- Directions -
Copy the data below exactly, omitting any picture it contains.

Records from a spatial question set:
-=-=-=-=-
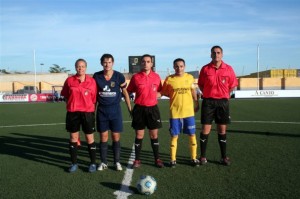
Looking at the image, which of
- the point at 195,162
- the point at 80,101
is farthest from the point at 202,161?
the point at 80,101

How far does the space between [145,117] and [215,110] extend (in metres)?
1.21

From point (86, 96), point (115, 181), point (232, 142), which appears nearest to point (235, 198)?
point (115, 181)

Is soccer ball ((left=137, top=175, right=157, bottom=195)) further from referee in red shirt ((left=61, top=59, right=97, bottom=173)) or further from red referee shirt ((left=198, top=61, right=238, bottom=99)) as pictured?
red referee shirt ((left=198, top=61, right=238, bottom=99))

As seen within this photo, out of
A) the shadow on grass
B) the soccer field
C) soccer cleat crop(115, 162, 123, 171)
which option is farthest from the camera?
the shadow on grass

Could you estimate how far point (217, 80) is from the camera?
17.4ft

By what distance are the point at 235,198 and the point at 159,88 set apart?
93.3 inches

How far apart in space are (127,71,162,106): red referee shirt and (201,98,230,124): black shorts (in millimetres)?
870

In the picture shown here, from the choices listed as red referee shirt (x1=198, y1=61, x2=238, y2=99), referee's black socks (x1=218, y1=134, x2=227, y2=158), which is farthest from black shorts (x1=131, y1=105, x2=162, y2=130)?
referee's black socks (x1=218, y1=134, x2=227, y2=158)

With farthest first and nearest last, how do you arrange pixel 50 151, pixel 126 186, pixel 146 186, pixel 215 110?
1. pixel 50 151
2. pixel 215 110
3. pixel 126 186
4. pixel 146 186

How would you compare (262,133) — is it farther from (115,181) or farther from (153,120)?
(115,181)

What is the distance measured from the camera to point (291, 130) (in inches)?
349

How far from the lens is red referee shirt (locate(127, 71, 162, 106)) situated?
5270mm

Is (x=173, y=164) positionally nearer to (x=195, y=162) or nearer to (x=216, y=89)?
(x=195, y=162)

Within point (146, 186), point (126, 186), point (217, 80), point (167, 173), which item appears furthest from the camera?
point (217, 80)
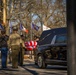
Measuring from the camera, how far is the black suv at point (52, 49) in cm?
1478

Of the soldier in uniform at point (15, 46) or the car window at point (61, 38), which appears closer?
the car window at point (61, 38)

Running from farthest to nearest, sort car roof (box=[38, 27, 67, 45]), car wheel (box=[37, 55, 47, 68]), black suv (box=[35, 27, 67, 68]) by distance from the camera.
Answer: car roof (box=[38, 27, 67, 45]), car wheel (box=[37, 55, 47, 68]), black suv (box=[35, 27, 67, 68])

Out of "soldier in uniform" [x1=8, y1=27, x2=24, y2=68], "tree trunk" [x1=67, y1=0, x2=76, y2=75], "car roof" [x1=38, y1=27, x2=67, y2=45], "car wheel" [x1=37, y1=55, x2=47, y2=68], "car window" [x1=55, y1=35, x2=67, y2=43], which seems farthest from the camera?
"car roof" [x1=38, y1=27, x2=67, y2=45]

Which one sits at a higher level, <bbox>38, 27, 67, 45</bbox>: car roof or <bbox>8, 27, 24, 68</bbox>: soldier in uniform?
<bbox>38, 27, 67, 45</bbox>: car roof

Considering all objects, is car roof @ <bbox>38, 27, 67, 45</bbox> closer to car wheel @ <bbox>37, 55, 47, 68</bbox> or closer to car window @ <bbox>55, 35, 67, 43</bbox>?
car window @ <bbox>55, 35, 67, 43</bbox>

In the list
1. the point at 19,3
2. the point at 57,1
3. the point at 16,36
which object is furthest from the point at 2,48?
the point at 57,1

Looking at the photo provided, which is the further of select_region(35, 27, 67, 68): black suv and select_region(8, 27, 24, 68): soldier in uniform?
select_region(8, 27, 24, 68): soldier in uniform

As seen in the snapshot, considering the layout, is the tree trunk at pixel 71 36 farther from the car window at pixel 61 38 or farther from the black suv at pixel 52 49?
the car window at pixel 61 38

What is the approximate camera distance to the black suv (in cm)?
1478

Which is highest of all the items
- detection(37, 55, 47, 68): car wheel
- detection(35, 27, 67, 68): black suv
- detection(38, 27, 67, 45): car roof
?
detection(38, 27, 67, 45): car roof

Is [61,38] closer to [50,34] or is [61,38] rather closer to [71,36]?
[50,34]

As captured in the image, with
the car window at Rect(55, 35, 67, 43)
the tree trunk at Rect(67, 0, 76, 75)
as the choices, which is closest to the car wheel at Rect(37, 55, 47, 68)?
the car window at Rect(55, 35, 67, 43)

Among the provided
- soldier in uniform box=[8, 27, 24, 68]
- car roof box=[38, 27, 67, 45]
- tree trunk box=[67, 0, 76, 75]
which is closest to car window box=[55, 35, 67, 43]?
car roof box=[38, 27, 67, 45]

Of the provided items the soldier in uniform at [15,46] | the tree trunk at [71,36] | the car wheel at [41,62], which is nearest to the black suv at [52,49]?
-=-=-=-=-
- Exercise response -
Looking at the image, which of
- the point at 195,162
- the point at 80,101
is farthest from the point at 202,161?
the point at 80,101

How far does the space between [145,117] and [215,110] extend (in metres)?
1.21

From point (86, 96), point (115, 181), point (232, 142), which appears nearest to point (235, 198)?
point (115, 181)

Is soccer ball ((left=137, top=175, right=157, bottom=195)) further from referee in red shirt ((left=61, top=59, right=97, bottom=173)) or further from red referee shirt ((left=198, top=61, right=238, bottom=99)) as pictured?
red referee shirt ((left=198, top=61, right=238, bottom=99))

As seen within this photo, out of
A) the shadow on grass
B) the soccer field
C) soccer cleat crop(115, 162, 123, 171)
which option is farthest from the camera?
the shadow on grass

Could you estimate how far point (217, 80) is from the camera?
17.4ft

By what distance are the point at 235,198 and the point at 159,88 set apart?
93.3 inches

How far apart in space are (127,71,162,106): red referee shirt and (201,98,230,124): black shorts (in millimetres)?
870

In the picture shown here, from the choices listed as red referee shirt (x1=198, y1=61, x2=238, y2=99), referee's black socks (x1=218, y1=134, x2=227, y2=158), which is farthest from black shorts (x1=131, y1=105, x2=162, y2=130)?
referee's black socks (x1=218, y1=134, x2=227, y2=158)

With farthest first and nearest last, how do you arrange pixel 50 151, pixel 126 186, pixel 146 186, pixel 215 110?
1. pixel 50 151
2. pixel 215 110
3. pixel 126 186
4. pixel 146 186

How would you compare (262,133) — is it farther from (115,181) or farther from (153,120)?
(115,181)

What is the distance measured from the camera to point (291, 130) (in inches)?
349

How far from the lens is red referee shirt (locate(127, 71, 162, 106)) situated?
5270mm

Is (x=173, y=164) positionally nearer to (x=195, y=162) or nearer to (x=216, y=89)?
(x=195, y=162)

Within point (146, 186), point (126, 186), point (217, 80), point (167, 173), which item appears furthest from the camera?
point (217, 80)
Measuring from the camera, how far is the black suv at point (52, 49) in cm?
1478

Of the soldier in uniform at point (15, 46) or the car window at point (61, 38), which appears closer?
the car window at point (61, 38)

Running from farthest to nearest, sort car roof (box=[38, 27, 67, 45]), car wheel (box=[37, 55, 47, 68]), black suv (box=[35, 27, 67, 68]) by distance from the camera.
Answer: car roof (box=[38, 27, 67, 45]), car wheel (box=[37, 55, 47, 68]), black suv (box=[35, 27, 67, 68])

Out of "soldier in uniform" [x1=8, y1=27, x2=24, y2=68], "tree trunk" [x1=67, y1=0, x2=76, y2=75], "car roof" [x1=38, y1=27, x2=67, y2=45], "car wheel" [x1=37, y1=55, x2=47, y2=68], "car window" [x1=55, y1=35, x2=67, y2=43], which seems farthest from the camera?
"car roof" [x1=38, y1=27, x2=67, y2=45]

Which one sits at a higher level, <bbox>38, 27, 67, 45</bbox>: car roof or <bbox>8, 27, 24, 68</bbox>: soldier in uniform?
<bbox>38, 27, 67, 45</bbox>: car roof

Considering all objects, is car roof @ <bbox>38, 27, 67, 45</bbox> closer to car wheel @ <bbox>37, 55, 47, 68</bbox> or closer to car window @ <bbox>55, 35, 67, 43</bbox>?
car window @ <bbox>55, 35, 67, 43</bbox>

In the list
1. the point at 19,3
2. the point at 57,1
3. the point at 16,36
which object is furthest from the point at 2,48?
the point at 57,1

Looking at the photo provided, which is the further of select_region(35, 27, 67, 68): black suv and select_region(8, 27, 24, 68): soldier in uniform?
select_region(8, 27, 24, 68): soldier in uniform

As seen in the snapshot, considering the layout, is the tree trunk at pixel 71 36 farther from the car window at pixel 61 38 or farther from the black suv at pixel 52 49?
the car window at pixel 61 38

What is the approximate camera distance to the black suv (in cm)?
1478

Which is highest of all the items
- detection(37, 55, 47, 68): car wheel
- detection(35, 27, 67, 68): black suv
- detection(38, 27, 67, 45): car roof
?
detection(38, 27, 67, 45): car roof

Is [61,38] closer to [50,34] or is [61,38] rather closer to [71,36]?
[50,34]

As captured in the image, with
the car window at Rect(55, 35, 67, 43)
the tree trunk at Rect(67, 0, 76, 75)
as the choices, which is closest to the car wheel at Rect(37, 55, 47, 68)?
the car window at Rect(55, 35, 67, 43)

Among the provided
- soldier in uniform box=[8, 27, 24, 68]
- car roof box=[38, 27, 67, 45]
- tree trunk box=[67, 0, 76, 75]
which is closest to car window box=[55, 35, 67, 43]?
car roof box=[38, 27, 67, 45]

Of the provided items the soldier in uniform at [15,46] | the tree trunk at [71,36] | the car wheel at [41,62], which is nearest to the black suv at [52,49]?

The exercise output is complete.